Consider having your kids contribute to a Roth IRA account

If you have a teenage child who works, consider encouraging the child to use some of the earnings for Roth IRA contributions. All that’s required to make a Roth IRA contribution is having some earned income for the year. Age is completely irrelevant. Specifically, for both the 2015 and 2016 tax years, your child can contribute the lesser of: (1) earned income or (2) $5,500.

Modest Contributions at an Early Age Can Amount to Big Bucks by Retirement Age

By making Roth IRA contributions for just a few years, your child can potentially accumulate quite a bit of money by retirement age. Realistically, however, most kids won’t be willing to contribute the $5,500 annual maximum even when they have enough earnings to do so. Be satisfied if you can convince your child to contribute at least a meaningful amount each year.  Here's what could happen if a 15-year-old makes the following Roth IRA contributions starting now:

  • $1,000 at the End of each year for four years.  Assuming a 5% annual rate of return, the Roth IRA would be worth about $33,000 in 45 years when your "child" is 60 years old.  If you assume a more optimistic 8% return, then the account would be worth about $104,000 in 45 years.
  • $2,500 for each of the four years.  Assuming a 5% return, the Roth IRA would be worth about $82,000 in 45 years.  Assuming an 8% return, the account value jumps to a whopping $259,000.

DATASET RECORDS:

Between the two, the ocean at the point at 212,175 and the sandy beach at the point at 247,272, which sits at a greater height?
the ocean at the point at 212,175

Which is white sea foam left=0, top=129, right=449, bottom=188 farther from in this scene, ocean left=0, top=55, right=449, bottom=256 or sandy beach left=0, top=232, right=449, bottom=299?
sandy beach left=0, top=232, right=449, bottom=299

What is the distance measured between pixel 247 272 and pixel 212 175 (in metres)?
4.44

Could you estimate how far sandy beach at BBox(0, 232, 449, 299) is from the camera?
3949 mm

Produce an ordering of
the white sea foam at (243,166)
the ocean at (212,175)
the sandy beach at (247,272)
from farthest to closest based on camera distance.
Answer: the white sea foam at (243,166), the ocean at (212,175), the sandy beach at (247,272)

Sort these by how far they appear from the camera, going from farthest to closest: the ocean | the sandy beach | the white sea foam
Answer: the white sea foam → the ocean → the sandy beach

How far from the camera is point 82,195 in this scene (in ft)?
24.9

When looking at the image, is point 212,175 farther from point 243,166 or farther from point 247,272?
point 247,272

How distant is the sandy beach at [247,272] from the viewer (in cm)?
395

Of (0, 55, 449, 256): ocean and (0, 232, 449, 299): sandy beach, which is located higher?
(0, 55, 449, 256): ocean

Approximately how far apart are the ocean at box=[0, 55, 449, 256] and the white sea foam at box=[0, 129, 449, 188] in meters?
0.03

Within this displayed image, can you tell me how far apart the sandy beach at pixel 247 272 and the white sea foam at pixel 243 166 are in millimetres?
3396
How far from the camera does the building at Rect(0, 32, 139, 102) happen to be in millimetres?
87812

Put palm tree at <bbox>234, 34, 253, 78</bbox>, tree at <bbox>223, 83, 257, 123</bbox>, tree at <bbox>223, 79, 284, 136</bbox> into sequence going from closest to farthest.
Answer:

TASK TO COMPLETE: Condense the paragraph in the Roth IRA text above that begins "If you have a teenage child who works" into a short bulleted list that keeps its main facts.

EXERCISE SOLUTION:
- A teenage child who works can put some earnings toward Roth IRA contributions.
- The only requirement is earned income for the year; age does not matter.
- For the 2015 and 2016 tax years, the child can contribute the lesser of earned income or $5,500.